Here’s what the Romans did for us, Court of Appeal explains


Bas-relief of Gaius from the chamber of the US House of Representatives

The Court of Appeal has gone back to a Roman legal scholar from AD 161 to help determine who owned fish in a lake in Lancashire after it was sold.

Lord Justice Peter Jackson noted that English law concerning wild animals has its origins in statements of civil law that contrast captivity with natural liberty.

The court quoted the Second Commentary, written by Gaius, which said: “Wild beasts, birds, and fishes, as soon as they are captured, become, by natural law, the property of the captor, but only continue such so long as they continue in his power.”

This was, essentially, the decision that the Court of Appeal reached.

The court noted that Emperor Justinian came to a similar conclusion in his Book of Things (AD 535); he was responsible for a rewriting of Roman law that underpins much of modern civil law.

In Borwick Development Solutions Ltd v Clear Water Fisheries Ltd [2020] EWCA Civ 578, the former owner of Borwick Lakes, located next to the M6 motorway near Carnforth, said the defendant owner should not operate a business using £1.2m worth of carp and other fish that it had introduced to the lakes and still owned.

The defendant argued that the former owner no longer held any right to the fish in the land and lakes, which had been formed in holes left following the construction of the M6.

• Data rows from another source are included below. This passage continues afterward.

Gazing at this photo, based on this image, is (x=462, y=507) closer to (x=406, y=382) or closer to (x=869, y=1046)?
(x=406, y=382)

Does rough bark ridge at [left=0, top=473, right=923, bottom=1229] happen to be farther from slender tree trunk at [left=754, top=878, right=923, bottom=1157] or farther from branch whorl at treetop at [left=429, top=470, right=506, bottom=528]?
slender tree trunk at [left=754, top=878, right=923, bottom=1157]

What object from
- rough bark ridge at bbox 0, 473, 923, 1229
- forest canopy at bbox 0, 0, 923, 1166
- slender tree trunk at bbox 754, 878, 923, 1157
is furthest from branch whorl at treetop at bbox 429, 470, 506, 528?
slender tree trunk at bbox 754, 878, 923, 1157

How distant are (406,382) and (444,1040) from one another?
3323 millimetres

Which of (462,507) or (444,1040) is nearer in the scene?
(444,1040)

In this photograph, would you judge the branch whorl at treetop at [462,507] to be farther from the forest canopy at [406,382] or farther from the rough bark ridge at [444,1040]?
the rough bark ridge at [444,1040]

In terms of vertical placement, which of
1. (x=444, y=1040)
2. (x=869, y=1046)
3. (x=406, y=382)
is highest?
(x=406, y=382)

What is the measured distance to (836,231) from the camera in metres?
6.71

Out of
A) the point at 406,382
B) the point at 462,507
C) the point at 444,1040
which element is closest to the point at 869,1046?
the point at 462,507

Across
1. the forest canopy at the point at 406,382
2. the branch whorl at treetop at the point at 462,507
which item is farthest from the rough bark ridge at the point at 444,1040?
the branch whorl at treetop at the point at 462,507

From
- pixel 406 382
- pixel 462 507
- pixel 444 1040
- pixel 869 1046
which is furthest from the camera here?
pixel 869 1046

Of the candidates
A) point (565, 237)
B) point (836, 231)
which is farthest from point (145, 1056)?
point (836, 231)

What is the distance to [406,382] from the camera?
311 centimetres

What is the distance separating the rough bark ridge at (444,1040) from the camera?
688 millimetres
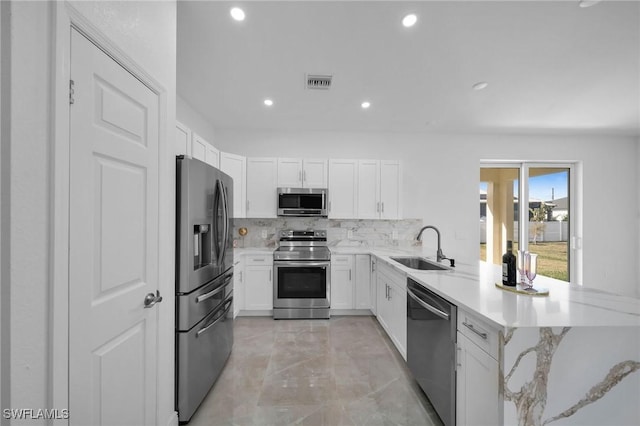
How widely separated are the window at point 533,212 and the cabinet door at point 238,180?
400 cm

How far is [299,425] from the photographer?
5.58ft

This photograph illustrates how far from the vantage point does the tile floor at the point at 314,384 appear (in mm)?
1773

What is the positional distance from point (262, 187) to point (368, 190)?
1.60 metres

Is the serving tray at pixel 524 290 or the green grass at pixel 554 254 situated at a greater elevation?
the serving tray at pixel 524 290

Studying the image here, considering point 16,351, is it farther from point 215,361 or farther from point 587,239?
point 587,239

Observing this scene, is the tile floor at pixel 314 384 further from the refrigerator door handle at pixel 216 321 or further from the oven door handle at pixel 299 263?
the oven door handle at pixel 299 263

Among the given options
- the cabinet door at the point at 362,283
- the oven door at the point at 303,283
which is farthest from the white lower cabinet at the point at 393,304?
the oven door at the point at 303,283

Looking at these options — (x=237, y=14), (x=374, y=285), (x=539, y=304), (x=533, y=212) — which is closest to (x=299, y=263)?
(x=374, y=285)

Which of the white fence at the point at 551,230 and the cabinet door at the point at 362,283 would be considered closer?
the cabinet door at the point at 362,283

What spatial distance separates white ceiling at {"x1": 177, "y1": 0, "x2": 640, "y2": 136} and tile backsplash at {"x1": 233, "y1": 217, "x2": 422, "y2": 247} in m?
1.58

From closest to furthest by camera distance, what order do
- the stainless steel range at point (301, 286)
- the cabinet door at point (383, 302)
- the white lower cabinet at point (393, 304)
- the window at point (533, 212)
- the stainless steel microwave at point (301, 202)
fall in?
the white lower cabinet at point (393, 304), the cabinet door at point (383, 302), the stainless steel range at point (301, 286), the stainless steel microwave at point (301, 202), the window at point (533, 212)

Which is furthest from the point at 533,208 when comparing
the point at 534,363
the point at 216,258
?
the point at 216,258

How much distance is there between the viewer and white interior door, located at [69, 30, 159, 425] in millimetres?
996

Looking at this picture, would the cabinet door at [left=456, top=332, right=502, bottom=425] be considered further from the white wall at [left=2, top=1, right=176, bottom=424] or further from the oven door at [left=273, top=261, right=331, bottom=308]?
the oven door at [left=273, top=261, right=331, bottom=308]
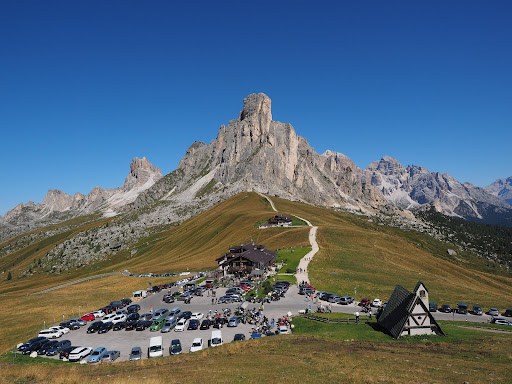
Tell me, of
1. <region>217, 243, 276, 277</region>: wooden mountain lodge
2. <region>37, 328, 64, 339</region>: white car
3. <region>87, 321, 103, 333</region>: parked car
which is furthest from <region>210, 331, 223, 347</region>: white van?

The High Court found in favour of the claimant last year, but last month the Court of Appeal overturned the decision, ruling that the company did not own the fish once the land had been sold and the fish were no longer within its control.

Sir Timothy Lloyd noted that this might be seen as an “unsatisfactory result”, given the money spent by BDS on acquiring and maintaining the fish, but he noted that it was entitled to take any of the fish before the sale.

Peter Jackson LJ added: “Given its investment in the fishery, that is indeed a hard result for BDS, but it is not a consequence of the law relating to wild animals but of the circumstances in which its land came to be sold by receivers.

“Had there been a normal commercial sale, BDS could have demanded payment for the fish, as indeed it did in the negotiations with CWF before matters were taken out of its hands. But with the sale, possession of the fish was lost and its qualified property rights came to an end.”

David Bushell, consultant solicitor at Merseyside firm Brown Turner Ross, which acted for the defendant, said: “When a business falls into difficult times and is in the hands of a receiver, the transaction to purchase the land will include, in this case, fish, but may include other animals classed as wild that inhabit that land unless otherwise arranged.

“My client bought the land complete with the fish and we are happy that the court has now ruled in this matter.”

The case saw several other old – if not quite Roman – authorities cited, such as Hugo Grotius’s statements in respect of hunted wild beasts in his 1625 book On the Law of War and Peace, which Peter Jackson LJ said “shows that the classical legal scholars and philosophers were not unanimous on the question of the degree of control necessary for the acquisition of qualified rights”.




    Readers Comments

  • David Barton says:

    Fascinating article thank you. What would happen then if a lease of a fishery comes to an end and the tenant has not removed the fish. Would the freeholder then become the new owner of the fish?